The concrete plant hummed twenty-four hours a day. The cranes and blondins swung fast and furious to-and-fro without ceasing. My first job out of college was on the concrete crew building a big dam in a remote part of Africa.

I had been accustomed to a student’s schedule. Study (or sometimes drink) until late at night; arise late in the morning; stumble to class; long lunches solving political problems; sleepy afternoon labs; leisurely five-o’clock tea-time; a run; supper; and back to my books.

I was totally unprepared for the first two months of work: One week ,on from six in the morning until six at night. The next week on from six at night until six in the morning. True the stars of a clear desert sky are awesome; true the soft surge of a mighty river snaking black across the hot sands is poetic; and true the sun rising over the purple hills is a welcome relief. But what horrible physical pain and discomfort are involved in swapping shifts every week from day to night.

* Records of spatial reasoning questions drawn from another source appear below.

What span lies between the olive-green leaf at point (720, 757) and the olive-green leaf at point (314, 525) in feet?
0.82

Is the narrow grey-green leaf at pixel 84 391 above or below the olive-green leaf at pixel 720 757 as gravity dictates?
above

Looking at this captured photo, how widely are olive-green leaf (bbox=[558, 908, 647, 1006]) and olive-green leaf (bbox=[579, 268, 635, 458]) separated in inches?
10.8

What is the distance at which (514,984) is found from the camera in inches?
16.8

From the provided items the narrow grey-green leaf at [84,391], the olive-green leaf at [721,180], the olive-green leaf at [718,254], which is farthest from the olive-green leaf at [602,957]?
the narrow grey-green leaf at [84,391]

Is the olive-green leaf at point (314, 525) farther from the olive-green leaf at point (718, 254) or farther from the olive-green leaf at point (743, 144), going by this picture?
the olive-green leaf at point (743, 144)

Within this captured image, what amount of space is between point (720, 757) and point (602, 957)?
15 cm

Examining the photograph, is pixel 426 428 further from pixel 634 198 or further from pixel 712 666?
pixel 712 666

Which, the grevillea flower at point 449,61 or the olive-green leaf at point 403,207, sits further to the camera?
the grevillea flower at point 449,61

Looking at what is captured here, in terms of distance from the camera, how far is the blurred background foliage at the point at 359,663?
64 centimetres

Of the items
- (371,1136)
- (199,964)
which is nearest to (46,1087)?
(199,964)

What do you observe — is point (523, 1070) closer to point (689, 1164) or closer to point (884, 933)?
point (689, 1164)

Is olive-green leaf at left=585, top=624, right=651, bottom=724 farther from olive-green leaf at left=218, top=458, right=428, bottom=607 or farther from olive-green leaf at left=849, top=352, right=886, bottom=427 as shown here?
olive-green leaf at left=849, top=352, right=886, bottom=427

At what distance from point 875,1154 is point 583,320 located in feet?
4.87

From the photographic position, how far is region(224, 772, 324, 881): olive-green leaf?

I was promoted and graduated to the luxury of shift foreman and an eight-hour shift. Now we worked from six ‘til two, from two ‘til ten, and from ten ‘til six, changing shift every week. Harder work, more responsibility, more physical and mental disruption. No wonder I fled back to University and masters degree as fast as I could. I have not worked nightshift since.

These memories are prompted by browsing the website of CORE PRACTICE PARTNERS LLC. They are an international company specializing in helping companies that do not work nine ‘til five. In other words they consult to companies that have to get folk like the young me to work from ten at night and through the midnight hour to sunrise and who cannot flee to the comfort of academia.

I read all I could of their fine papers that seek to answer key questions like: “No matter how well you schedule, it will never be perfect. Learn how to avoid hidden costs and save your organization millions of dollars through the right labor strategy.”

Who could resist this introduction to their section on mining: “If you have the right equipment and employees at the right place, at the right time, and at the right cost, you have the perfect business schedule and need read no further.” Of course no mine reaches this level of perfection, and hence could probably benefit from the services of Ethan Franklin and John W. Frehse, the two partners who run the company.

I browsed their Knowledge Center. I learnt some, I was informed some, but I did not find the answer to how a young man adjusts to the life of a contractor working the dark hours when he knows his friends are cavorting and partying. Maybe somebody will send this piece to them and seek their explanation?